Most people assume that if you have a steady job and a graduate degree, you’ve probably squeezed out of the safety net entirely. The truth is messier than that — and Donovan Chen-Ramirez’s story is proof.
I first encountered Donovan in the comments section of a piece I wrote last November about families who fall into the gap between “too much income” and “enough income.” His comment was three paragraphs long and ended with: “Nobody writes about people like us. We’re not poor enough for sympathy and not rich enough to actually be fine.” I saved it. A few weeks later, I reached out.
We spoke over two separate video calls in late January 2026, a few weeks before he filed his 2025 taxes. Donovan is 32, works the front desk at a midscale hotel chain in El Paso, Texas, and brings home roughly $52,000 a year. His wife, Priya, stays home with their three children — ages 4, 7, and 9 — partly by necessity, partly because childcare in their area would consume nearly a full paycheck. On paper, their household looks functional. In practice, they were running on fumes.

### Task 1
Write out the lines of the records from the line containing "From a thin" through the line containing "- Coordinate format: approximate", inclusive.
The records that follow are unrelated to the text above.

### Stored entries
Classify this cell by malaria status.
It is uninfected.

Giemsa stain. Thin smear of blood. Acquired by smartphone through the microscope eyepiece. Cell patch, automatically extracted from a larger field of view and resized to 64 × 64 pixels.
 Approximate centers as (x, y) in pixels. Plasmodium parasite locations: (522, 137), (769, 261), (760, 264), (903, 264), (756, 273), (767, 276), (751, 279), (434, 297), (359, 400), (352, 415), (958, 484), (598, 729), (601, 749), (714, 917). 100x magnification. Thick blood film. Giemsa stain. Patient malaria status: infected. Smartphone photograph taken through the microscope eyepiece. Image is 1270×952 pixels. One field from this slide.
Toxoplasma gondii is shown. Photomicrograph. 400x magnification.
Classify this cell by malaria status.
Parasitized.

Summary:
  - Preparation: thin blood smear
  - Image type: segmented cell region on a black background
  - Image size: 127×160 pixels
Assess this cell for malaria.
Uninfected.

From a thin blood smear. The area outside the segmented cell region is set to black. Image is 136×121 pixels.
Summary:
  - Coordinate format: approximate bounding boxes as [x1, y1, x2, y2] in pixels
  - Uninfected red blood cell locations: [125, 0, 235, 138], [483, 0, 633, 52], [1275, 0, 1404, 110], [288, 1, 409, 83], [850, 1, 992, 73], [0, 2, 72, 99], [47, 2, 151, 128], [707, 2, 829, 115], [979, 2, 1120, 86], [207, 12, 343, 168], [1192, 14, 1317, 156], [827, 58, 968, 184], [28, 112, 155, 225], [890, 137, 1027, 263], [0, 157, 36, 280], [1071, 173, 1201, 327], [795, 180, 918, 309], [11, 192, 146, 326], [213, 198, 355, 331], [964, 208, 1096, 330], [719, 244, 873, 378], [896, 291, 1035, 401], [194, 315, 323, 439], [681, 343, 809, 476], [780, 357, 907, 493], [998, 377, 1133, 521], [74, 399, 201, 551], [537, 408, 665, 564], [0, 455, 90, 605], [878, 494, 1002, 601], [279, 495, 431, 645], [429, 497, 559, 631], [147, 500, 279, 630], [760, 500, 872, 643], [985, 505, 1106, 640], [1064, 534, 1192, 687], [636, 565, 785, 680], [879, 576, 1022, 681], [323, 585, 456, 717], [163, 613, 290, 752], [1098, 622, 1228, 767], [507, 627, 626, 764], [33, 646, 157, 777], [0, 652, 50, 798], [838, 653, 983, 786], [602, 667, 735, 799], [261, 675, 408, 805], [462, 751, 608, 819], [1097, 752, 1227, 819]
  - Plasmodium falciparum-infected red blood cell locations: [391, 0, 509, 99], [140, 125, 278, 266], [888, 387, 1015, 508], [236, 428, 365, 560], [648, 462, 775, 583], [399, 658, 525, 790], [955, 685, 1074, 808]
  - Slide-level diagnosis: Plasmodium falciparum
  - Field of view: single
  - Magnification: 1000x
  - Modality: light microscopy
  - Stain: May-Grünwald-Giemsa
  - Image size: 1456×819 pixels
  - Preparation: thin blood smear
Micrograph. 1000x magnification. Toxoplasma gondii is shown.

### Task 2
Summarize the passage about Donovan Chen-Ramirez in two sentences.

### Expected output 1
From a thin blood smear. The area outside the segmented cell region is set to black. Image is 136×121 pixels.
Summary:
  - Coordinate format: approximate bounding boxes as [x1, y1, x2, y2] in pixels

### Expected output 2
The writer met Donovan Chen-Ramirez through his comment on a piece about families in the gap between "too much income" and "enough income," then spoke with him over two video calls in late January 2026. Donovan, 32, works the front desk at a hotel in El Paso, Texas, for roughly $52,000 a year while his wife Priya stays home with their three children, and though their household looks functional on paper, they were running on fumes.